El procedimiento es la castración mental. Se trata de convertir la mascarilla sanitaria en la alegoría de la mordaza intelectual. Se nos tapa la nariz y la boca. Pero también los ojos y los oídos, para preservarnos de los contenidos que no nos convienen.
Estas cosas antes las hacían las dictaduras. Y amagan con ellas algunos gobiernos homologables, pero no le ponen mucho empeño porque ya se ocupan de censurar a conciencia los grandes y pequeños productores culturales.
Ahí tenéis al patrón de HBO, descatalogando Lo que el viento se llevó. Y atribuyendo el sacrificio al bien de la sociedad, preservándola de una película que, según él, incide en la apología del racismo. Ya veréis el tamaño de la pira que puede organizarse, desde el Anábasis a las películas de John Wayne.
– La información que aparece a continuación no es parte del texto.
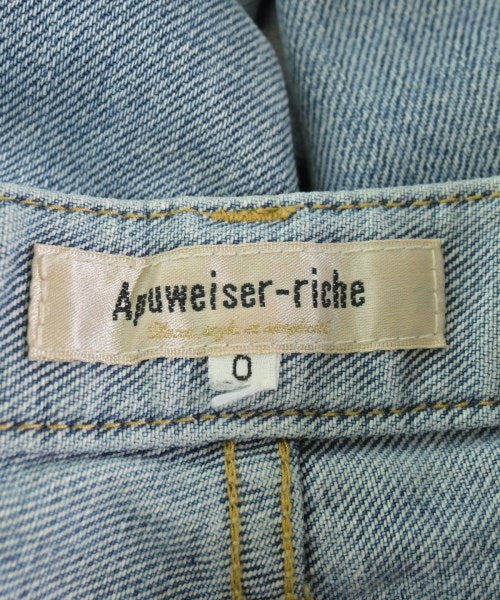 Apuweiser-riche ยีนส์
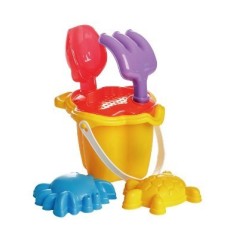 Set de joaca pentru nisip, galetusa pentru copii, Pluto 1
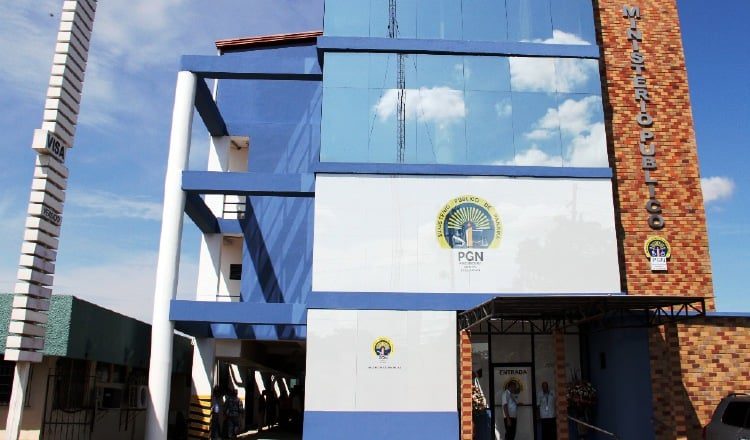 El Ministerio Público investiga en Herrera. Foto: Internet
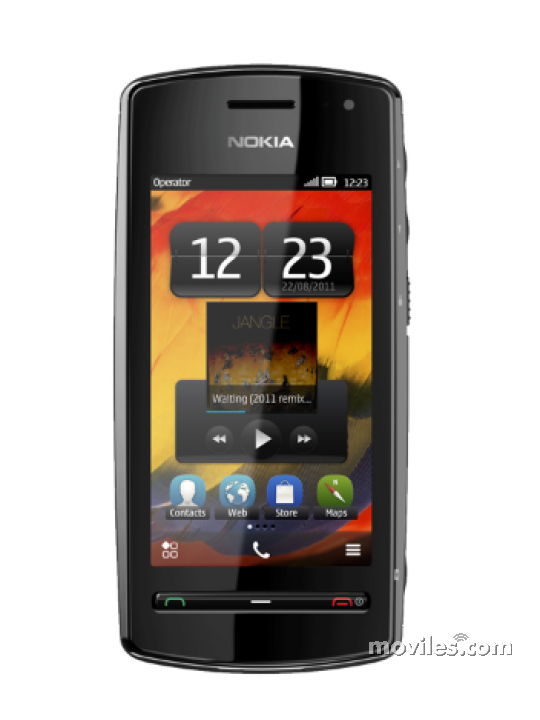 Imagen 6 Nokia 600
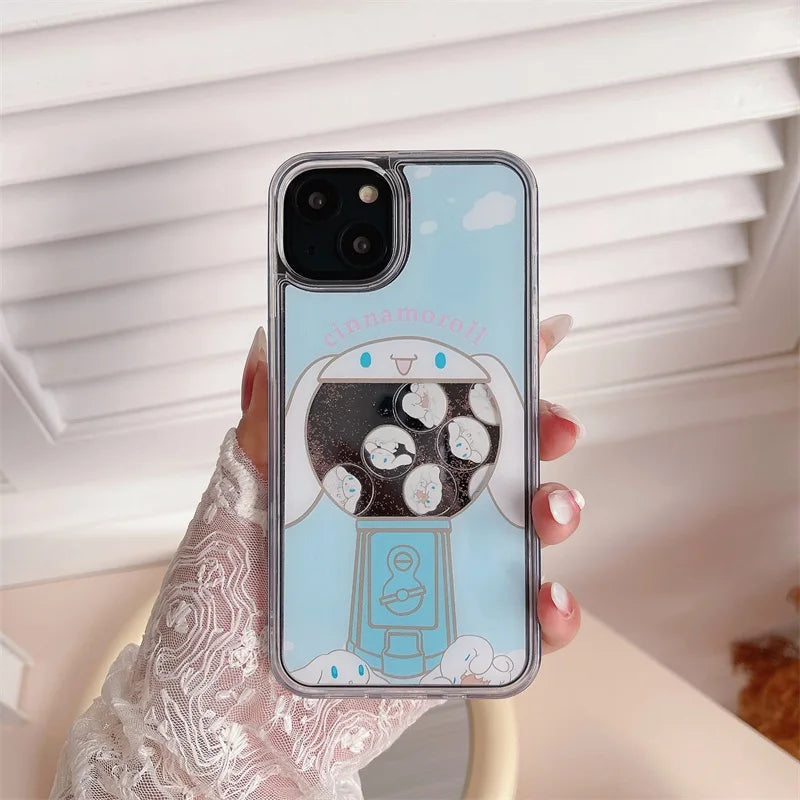 Crane Game iPhone Case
Más las sociedades se globalizan, más desarrollan un modelo de corrección que degenera en oscurantismo. La pacatería y el puritanismo se han convertido incluso en rasgos de la progresía. Y no tanto de los gobernantes como de los intelectuales y productores que se sienten obligados a consolidar un canon paternalista.
Al ciudadano se le infantiliza. Se le despoja de la capacidad crítica. Se le somete a una dieta hiperglucémica, no vaya a pensar por sí mismo ni a discriminar a titulo particular el límite de la realidad y de la ficción, la frontera entre la obra de arte y la responsabilidad histórica.
El inquisidor posmoderno no viste con sayo ni exhibe medallas. Desarrolla su oficio no solo confortado en el ejercicio del bien, sino convencido de que la censura le conviene a la sociedad.